Dear Access member,
On April 30, particle physicist and prolific essayist Yangyang Cheng will chat with me and my Sinica Podcast co-host Kaiser Kuo about her experience of the pandemic as a Chinese intellectual in the U.S.: the slow American response, the blame game, the perils of scientific illiteracy, and the expression of grief and mourning. Register here.
Love the Chinese people but hate the Communist Party? In the Oxford Political Review, Kerry Brown writes:
Over the last quarter of a century or more of thinking about, living in and engaging with China, it is a line I have often heard. The problem of the contemporary People’s Republic, it goes, is not with the country, or the people — it is with the ruling party. We love Chinese people, the holder of this line says, we have no truck with them. It is with the force governing them that we take issue.
Brown goes on to attack that way of thinking as binary, lacking in nuance (a tainted word these days, but still), and ultimately undermining the agency of real Chinese people.
On the other hand, it’s hard to be critical of “China” without attracting assent from racists and human garbage — the “Chinese people eat dogs” / “they’re all brainwashed” type. This is especially the case in the U.S., where SupChina is based. But then again, there are plenty of racists who use the “love the people, hate the Party” formulation as a cover for their bigotry.
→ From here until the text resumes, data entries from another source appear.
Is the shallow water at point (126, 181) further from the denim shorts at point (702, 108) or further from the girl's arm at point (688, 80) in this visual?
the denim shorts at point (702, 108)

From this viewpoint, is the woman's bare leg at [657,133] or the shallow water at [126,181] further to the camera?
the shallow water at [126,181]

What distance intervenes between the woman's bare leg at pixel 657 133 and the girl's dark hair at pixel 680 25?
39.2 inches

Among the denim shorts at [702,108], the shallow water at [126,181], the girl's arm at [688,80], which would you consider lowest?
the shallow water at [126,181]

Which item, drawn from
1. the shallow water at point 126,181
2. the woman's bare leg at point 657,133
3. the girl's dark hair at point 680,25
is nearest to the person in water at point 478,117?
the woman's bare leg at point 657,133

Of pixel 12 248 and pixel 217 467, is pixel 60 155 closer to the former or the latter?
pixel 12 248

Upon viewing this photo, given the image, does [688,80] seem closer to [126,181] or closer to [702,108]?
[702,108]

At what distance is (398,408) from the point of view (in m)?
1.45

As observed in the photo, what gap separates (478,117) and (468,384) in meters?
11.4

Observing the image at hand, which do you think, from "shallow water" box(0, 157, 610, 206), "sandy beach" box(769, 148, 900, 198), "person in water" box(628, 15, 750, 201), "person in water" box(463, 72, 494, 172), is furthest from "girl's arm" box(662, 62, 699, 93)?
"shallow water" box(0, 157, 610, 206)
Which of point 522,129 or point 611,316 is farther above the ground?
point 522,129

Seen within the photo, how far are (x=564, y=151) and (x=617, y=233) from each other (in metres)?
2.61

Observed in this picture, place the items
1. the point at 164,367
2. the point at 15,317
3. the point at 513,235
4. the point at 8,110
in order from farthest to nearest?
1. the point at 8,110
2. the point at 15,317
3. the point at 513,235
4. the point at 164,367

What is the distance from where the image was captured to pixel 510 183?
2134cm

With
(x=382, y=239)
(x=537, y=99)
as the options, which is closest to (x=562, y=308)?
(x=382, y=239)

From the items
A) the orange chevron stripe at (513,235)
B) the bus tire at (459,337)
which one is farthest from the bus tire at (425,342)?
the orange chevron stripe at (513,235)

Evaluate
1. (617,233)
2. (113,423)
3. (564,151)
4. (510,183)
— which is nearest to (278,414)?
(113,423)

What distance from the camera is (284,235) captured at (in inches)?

It’s a very difficult time to be involved in any kind of relationship between China and the outside world. I don’t have all the answers. I can only suggest kindness and tolerance for individuals, but relentless truth-telling when it comes to the flaws of the Chinese (and any other) government.
Thanks to my colleagues Anthony Tao, Kaiser Kuo, and Lucas Niewenhuis for talking this through with me. But they don’t have all the answers, either!
Our word of the day is Trump owes tens of millions to the Bank of China (特朗普欠中国银行几千万 tèlǎngpǔ qiàn zhōngguó yínháng jǐ qiān wàn).